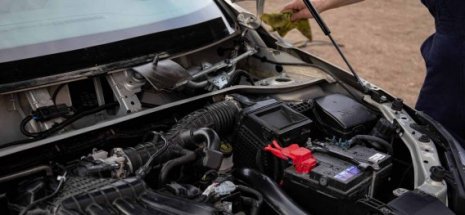 Cómo cuidar adecuadamente la batería de tu vehículo - Blog TallerXXI En este post te vamos a explicar cómo mantener y cuidar la batería de tu coche y consejos prácticos de cara a futuros para que puedas hacerlo tú mismo.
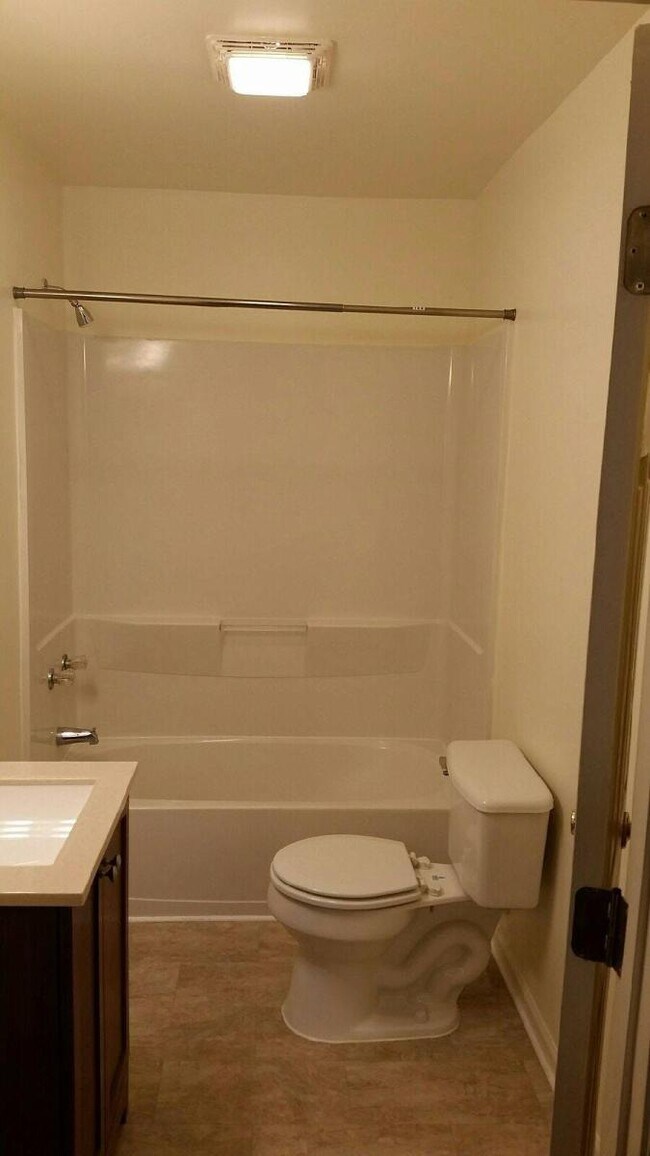 Nice Modern Bathroom - 1872 Cedar Dr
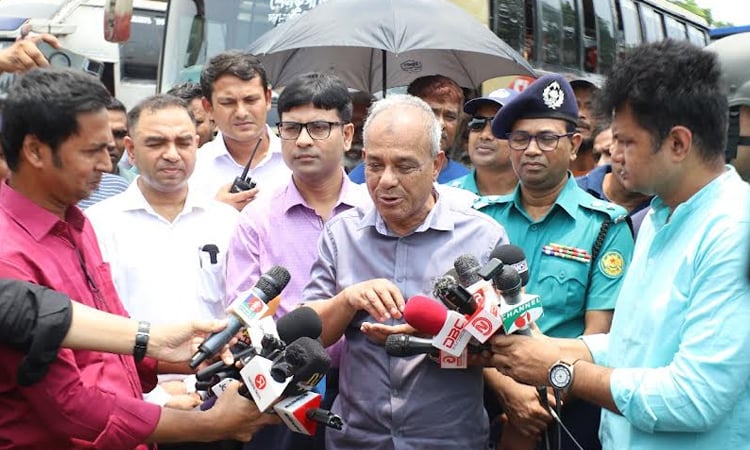 ডিসিপ্লিন মেনে চললে আইনশৃঙ্খলা পরিস্থিতি ও যানজট উভয়ই নিয়ন্ত্রণে থাকবে : স্বরাষ্ট্র উপদেষ্টা 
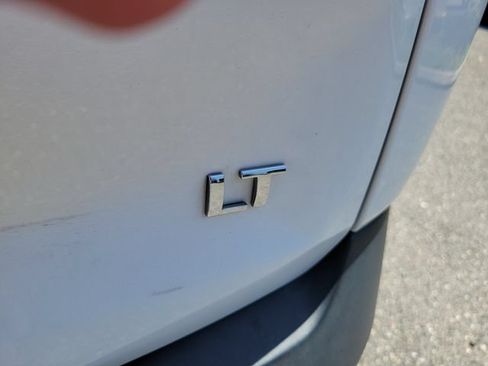 Certified 2021 Chevrolet Traverse LT FWD image 16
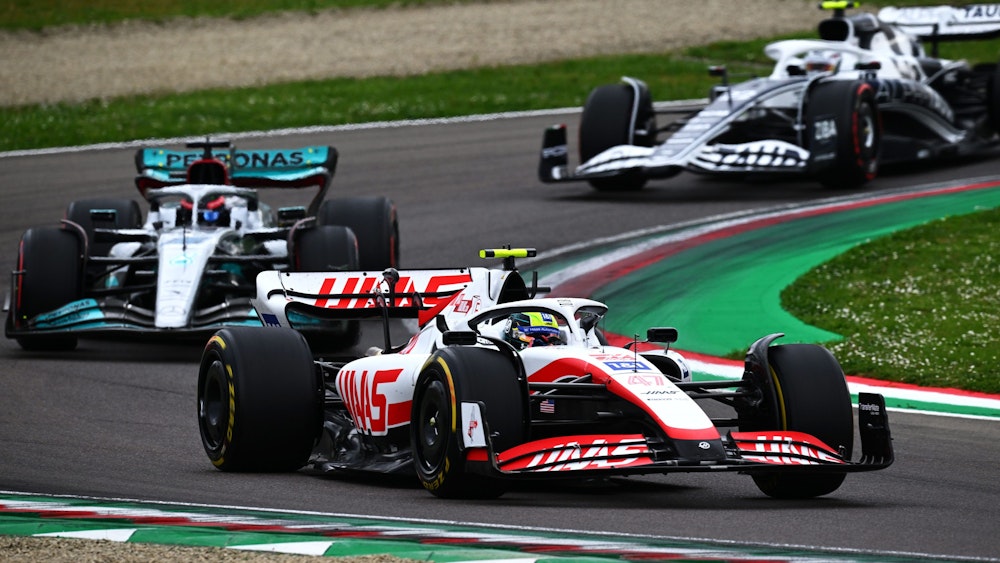 Mick Schumacher fährt im Sprintrennen der Formel 1 in Imola vor dem Silberpfeil von George Russell.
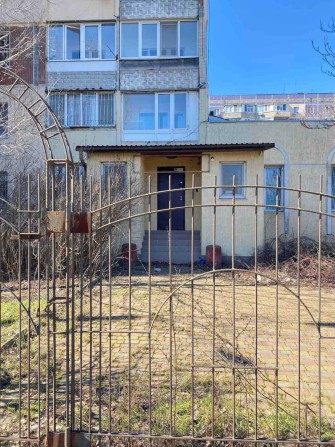 Приміщення в житловому будинку, на першому поверсі з паркуванням - фото 1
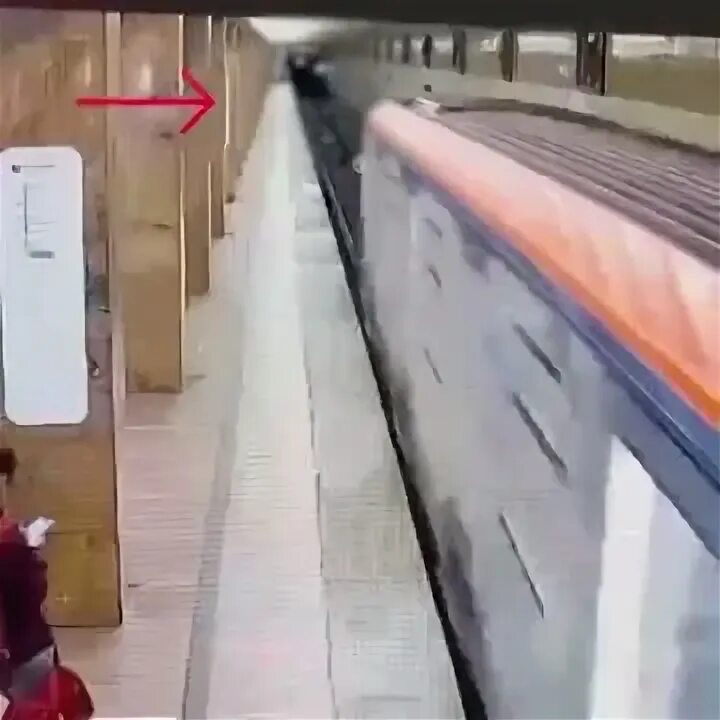 Метро первомайская женщина упала под поезд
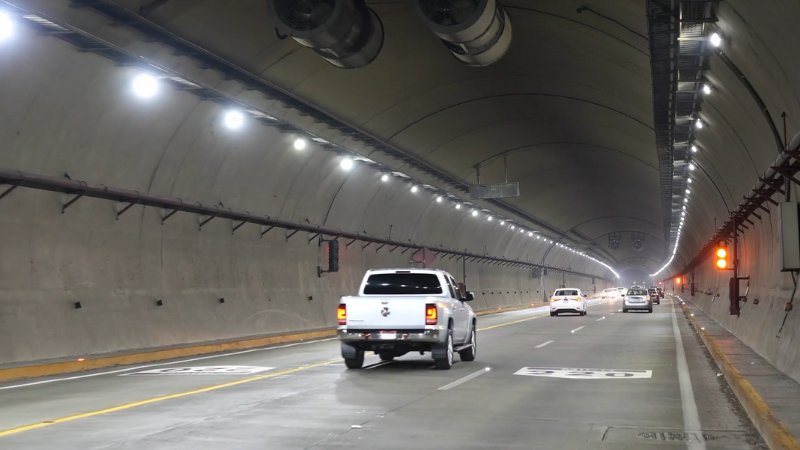 Túnel en Carretera “Ramal Camelinas”. Morelia, Mich.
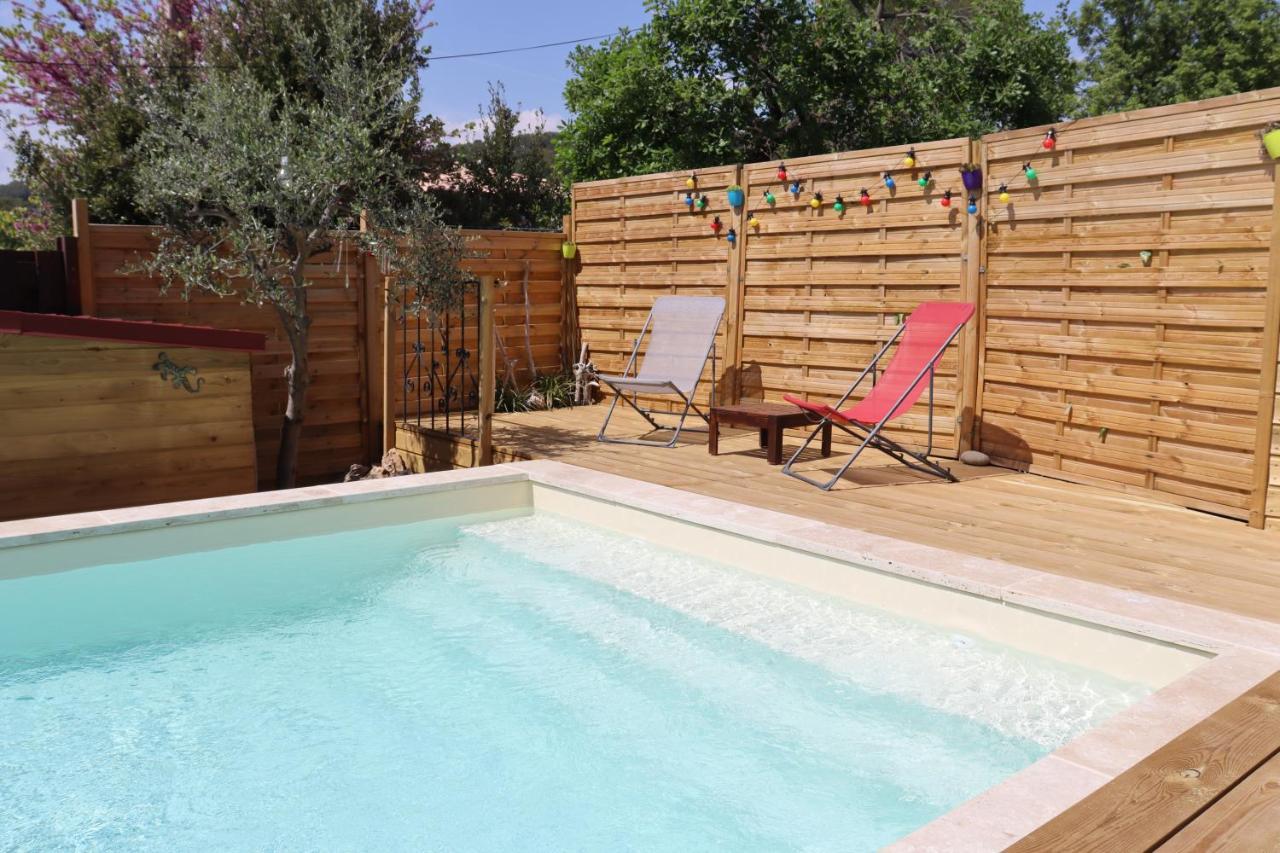 Gite Lapaz/Jacuzzi Prive/Piscine 德拉吉尼昂 外观 照片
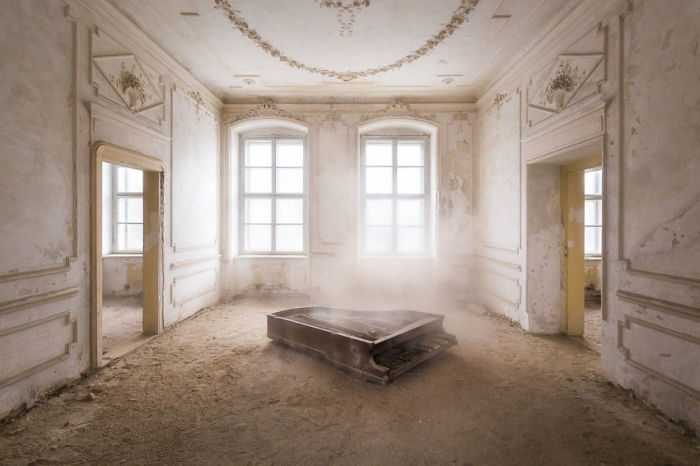 Комната с роялем в старинном заброшенном дворце Польши, которому будет возвращен прежний вид.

════════

Task description: Reproduce each line of the data above word for word, leaving out the pictures.

Answer for this exercise:
 Cómo cuidar adecuadamente la batería de tu vehículo - Blog TallerXXI En este post te vamos a explicar cómo mantener y cuidar la batería de tu coche y consejos prácticos de cara a futuros para que puedas hacerlo tú mismo.
 Nice Modern Bathroom - 1872 Cedar Dr
 ডিসিপ্লিন মেনে চললে আইনশৃঙ্খলা পরিস্থিতি ও যানজট উভয়ই নিয়ন্ত্রণে থাকবে : স্বরাষ্ট্র উপদেষ্টা 
 Certified 2021 Chevrolet Traverse LT FWD image 16
 Mick Schumacher fährt im Sprintrennen der Formel 1 in Imola vor dem Silberpfeil von George Russell.
 Приміщення в житловому будинку, на першому поверсі з паркуванням - фото 1
 Метро первомайская женщина упала под поезд
 Túnel en Carretera “Ramal Camelinas”. Morelia, Mich.
 Gite Lapaz/Jacuzzi Prive/Piscine 德拉吉尼昂 外观 照片
 Комната с роялем в старинном заброшенном дворце Польши, которому будет возвращен прежний вид.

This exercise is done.